--- BEGIN ---

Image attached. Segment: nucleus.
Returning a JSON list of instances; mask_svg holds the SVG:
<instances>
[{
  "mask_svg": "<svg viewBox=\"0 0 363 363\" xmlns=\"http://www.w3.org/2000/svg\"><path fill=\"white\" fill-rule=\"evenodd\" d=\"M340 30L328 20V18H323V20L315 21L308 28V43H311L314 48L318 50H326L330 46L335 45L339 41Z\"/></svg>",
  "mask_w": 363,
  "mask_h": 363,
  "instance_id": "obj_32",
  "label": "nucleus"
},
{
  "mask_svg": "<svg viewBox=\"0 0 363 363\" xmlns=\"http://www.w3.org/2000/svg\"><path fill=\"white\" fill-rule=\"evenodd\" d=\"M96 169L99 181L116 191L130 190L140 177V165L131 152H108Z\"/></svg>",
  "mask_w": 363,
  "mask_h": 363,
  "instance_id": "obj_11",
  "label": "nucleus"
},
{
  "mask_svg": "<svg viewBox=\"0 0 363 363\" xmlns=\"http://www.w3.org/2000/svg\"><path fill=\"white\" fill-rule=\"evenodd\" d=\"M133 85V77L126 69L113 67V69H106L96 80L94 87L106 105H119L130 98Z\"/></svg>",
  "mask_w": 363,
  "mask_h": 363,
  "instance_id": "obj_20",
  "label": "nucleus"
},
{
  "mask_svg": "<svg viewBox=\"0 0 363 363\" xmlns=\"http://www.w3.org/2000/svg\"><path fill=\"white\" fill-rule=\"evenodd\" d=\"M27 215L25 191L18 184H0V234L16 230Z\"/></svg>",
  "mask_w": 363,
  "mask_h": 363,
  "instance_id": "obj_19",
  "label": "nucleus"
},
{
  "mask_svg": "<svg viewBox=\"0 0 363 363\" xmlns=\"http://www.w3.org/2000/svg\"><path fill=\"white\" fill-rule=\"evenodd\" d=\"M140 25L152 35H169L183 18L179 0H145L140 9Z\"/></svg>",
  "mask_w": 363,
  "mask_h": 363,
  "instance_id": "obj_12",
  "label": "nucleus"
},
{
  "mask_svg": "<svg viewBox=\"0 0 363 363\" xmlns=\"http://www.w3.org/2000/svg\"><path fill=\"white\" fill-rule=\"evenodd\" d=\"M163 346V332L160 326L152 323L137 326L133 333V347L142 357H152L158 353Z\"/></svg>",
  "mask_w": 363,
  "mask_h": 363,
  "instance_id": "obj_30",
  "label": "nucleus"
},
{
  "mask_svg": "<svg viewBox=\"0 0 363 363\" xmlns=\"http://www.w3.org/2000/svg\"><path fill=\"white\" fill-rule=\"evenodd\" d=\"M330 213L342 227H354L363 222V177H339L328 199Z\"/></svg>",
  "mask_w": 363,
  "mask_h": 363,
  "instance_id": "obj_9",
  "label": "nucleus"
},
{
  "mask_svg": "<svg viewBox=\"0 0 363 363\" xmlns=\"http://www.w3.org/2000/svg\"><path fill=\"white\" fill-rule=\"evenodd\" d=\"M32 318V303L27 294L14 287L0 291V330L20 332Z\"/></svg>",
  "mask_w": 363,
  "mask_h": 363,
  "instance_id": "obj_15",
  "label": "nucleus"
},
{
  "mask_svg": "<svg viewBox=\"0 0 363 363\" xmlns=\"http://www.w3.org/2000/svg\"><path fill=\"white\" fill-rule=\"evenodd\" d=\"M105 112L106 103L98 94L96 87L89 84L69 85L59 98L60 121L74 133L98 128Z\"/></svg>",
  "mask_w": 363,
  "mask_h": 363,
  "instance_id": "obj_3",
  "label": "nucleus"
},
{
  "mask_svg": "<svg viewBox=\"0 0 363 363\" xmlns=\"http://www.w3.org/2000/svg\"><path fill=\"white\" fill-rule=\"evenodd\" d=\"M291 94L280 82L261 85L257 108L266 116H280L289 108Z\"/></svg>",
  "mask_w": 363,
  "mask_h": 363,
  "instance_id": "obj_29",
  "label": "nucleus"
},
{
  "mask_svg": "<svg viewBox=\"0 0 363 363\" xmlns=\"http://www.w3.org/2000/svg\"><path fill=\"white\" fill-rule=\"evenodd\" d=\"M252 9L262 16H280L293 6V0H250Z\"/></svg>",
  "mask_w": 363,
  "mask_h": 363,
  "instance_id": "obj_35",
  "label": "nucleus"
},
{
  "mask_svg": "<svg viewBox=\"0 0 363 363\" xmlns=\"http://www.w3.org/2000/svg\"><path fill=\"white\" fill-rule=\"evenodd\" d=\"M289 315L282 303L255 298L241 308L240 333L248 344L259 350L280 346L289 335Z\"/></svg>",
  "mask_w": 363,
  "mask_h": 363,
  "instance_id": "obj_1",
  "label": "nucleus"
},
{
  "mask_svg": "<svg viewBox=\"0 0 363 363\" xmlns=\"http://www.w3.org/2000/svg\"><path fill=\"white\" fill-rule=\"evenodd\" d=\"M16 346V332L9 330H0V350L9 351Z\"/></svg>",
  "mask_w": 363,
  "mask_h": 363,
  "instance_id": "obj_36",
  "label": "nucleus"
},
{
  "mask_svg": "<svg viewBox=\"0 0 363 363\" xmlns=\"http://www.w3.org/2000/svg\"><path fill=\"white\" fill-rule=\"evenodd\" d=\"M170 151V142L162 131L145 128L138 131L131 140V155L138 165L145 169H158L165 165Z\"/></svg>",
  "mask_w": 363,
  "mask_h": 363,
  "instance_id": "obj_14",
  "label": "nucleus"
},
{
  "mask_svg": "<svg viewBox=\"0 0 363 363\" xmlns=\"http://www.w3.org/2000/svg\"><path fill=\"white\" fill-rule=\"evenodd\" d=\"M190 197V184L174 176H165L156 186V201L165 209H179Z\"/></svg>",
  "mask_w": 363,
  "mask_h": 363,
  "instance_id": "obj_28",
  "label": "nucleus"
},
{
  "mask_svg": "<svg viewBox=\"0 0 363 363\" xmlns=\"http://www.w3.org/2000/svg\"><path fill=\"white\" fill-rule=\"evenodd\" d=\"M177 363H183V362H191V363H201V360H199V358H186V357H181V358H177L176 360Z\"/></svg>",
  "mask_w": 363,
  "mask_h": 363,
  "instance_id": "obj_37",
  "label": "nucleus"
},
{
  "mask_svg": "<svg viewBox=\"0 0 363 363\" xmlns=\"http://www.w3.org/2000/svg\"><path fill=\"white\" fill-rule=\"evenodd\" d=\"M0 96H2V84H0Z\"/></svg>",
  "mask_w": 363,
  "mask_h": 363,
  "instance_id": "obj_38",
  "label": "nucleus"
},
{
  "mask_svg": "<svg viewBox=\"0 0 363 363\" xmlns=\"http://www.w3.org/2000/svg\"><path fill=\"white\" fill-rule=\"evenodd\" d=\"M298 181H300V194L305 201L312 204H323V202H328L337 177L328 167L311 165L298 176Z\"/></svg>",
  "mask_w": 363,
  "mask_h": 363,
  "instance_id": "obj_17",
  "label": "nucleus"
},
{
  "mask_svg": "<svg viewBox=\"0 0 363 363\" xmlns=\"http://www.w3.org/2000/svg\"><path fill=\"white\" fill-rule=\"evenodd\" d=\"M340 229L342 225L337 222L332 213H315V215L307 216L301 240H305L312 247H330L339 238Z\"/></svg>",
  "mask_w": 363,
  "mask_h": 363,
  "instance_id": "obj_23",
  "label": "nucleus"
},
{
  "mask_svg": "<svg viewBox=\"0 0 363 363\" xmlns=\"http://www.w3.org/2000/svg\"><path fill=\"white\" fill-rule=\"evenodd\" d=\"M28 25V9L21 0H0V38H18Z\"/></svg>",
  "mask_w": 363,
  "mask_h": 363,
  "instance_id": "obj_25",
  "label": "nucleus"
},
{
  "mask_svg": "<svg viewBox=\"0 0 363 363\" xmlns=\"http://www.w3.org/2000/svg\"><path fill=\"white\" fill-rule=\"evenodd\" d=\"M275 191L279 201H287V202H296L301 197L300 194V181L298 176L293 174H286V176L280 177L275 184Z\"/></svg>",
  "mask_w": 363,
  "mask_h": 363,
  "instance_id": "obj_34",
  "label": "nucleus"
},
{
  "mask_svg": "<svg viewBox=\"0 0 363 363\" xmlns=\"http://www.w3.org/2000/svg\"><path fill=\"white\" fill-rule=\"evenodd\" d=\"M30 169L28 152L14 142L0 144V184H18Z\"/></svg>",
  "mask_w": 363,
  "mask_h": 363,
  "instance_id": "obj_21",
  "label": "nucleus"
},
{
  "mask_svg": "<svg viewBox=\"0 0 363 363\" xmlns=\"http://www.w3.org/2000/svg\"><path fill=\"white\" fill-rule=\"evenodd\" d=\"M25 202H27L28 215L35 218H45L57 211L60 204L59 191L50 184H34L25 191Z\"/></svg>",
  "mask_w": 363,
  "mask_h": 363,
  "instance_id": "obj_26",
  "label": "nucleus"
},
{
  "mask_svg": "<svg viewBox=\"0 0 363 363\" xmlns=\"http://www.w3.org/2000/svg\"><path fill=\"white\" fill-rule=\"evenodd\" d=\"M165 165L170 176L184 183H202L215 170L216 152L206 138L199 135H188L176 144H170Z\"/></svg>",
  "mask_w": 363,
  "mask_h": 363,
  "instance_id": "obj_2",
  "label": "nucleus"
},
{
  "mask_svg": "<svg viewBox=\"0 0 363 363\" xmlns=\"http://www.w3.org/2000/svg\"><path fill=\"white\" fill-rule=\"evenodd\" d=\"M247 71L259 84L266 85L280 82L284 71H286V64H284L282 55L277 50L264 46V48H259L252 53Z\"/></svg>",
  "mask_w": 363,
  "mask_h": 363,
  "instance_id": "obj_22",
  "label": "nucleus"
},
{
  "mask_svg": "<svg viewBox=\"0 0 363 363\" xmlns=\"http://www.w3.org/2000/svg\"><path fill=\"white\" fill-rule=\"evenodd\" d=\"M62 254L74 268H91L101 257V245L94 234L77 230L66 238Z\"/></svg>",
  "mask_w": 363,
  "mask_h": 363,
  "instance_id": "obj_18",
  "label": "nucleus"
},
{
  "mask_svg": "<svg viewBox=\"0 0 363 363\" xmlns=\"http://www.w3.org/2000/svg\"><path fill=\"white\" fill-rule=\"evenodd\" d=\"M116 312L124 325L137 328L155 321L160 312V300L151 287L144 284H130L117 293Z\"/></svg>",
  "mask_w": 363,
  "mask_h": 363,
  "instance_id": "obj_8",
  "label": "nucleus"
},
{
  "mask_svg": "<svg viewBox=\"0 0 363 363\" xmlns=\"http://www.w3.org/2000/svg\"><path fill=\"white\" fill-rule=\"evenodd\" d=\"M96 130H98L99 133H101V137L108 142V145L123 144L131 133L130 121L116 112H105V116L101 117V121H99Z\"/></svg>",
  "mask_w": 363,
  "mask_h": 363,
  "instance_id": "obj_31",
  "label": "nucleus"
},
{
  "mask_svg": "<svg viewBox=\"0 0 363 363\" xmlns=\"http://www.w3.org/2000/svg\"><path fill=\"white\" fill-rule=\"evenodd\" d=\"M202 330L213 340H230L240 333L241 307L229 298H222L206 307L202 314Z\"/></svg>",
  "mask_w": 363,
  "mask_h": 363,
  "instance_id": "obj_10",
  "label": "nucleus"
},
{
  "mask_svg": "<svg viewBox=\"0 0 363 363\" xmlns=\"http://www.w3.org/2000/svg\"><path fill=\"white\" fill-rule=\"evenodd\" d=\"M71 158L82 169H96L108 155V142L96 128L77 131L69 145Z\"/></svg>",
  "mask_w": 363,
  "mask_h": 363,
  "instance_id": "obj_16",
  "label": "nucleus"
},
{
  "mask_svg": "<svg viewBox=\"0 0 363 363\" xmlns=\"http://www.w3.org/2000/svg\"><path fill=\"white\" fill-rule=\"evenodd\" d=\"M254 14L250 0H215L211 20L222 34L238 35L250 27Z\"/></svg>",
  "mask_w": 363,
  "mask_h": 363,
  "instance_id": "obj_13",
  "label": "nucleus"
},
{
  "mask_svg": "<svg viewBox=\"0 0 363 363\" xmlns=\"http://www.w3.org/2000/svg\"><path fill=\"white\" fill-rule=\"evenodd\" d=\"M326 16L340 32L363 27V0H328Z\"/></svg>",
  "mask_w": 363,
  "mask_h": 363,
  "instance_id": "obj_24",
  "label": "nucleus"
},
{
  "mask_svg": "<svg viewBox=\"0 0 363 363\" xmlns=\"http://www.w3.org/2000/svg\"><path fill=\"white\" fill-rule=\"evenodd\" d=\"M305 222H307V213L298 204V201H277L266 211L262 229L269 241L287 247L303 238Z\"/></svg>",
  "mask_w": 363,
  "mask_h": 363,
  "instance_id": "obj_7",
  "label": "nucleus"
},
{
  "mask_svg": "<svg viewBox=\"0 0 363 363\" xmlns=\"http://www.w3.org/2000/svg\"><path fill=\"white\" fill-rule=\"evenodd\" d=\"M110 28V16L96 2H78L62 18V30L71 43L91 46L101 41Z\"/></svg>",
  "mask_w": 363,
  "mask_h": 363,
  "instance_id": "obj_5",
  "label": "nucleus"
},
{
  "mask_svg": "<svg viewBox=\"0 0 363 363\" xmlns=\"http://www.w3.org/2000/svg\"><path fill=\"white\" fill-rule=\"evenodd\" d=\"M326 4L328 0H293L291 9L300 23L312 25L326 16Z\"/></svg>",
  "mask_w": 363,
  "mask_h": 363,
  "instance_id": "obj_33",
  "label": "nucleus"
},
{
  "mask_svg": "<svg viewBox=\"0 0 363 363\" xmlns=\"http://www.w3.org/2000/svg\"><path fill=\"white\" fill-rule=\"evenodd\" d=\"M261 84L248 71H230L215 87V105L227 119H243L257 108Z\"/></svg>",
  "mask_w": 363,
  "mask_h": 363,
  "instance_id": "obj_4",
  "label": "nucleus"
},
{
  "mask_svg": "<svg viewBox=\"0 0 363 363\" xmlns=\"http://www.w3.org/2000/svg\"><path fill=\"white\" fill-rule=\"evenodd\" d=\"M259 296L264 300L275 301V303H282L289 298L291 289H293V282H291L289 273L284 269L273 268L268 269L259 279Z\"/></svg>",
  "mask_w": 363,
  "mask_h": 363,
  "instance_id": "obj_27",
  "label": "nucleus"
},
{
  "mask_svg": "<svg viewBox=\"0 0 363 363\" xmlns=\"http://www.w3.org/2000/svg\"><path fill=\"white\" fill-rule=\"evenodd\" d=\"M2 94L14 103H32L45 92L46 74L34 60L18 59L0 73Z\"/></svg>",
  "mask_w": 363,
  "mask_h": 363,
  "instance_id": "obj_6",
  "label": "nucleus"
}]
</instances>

--- END ---

Pick out each line in the rows above that contains the word "instances" and copy it.

■ CORRECT OUTPUT
Returning a JSON list of instances; mask_svg holds the SVG:
<instances>
</instances>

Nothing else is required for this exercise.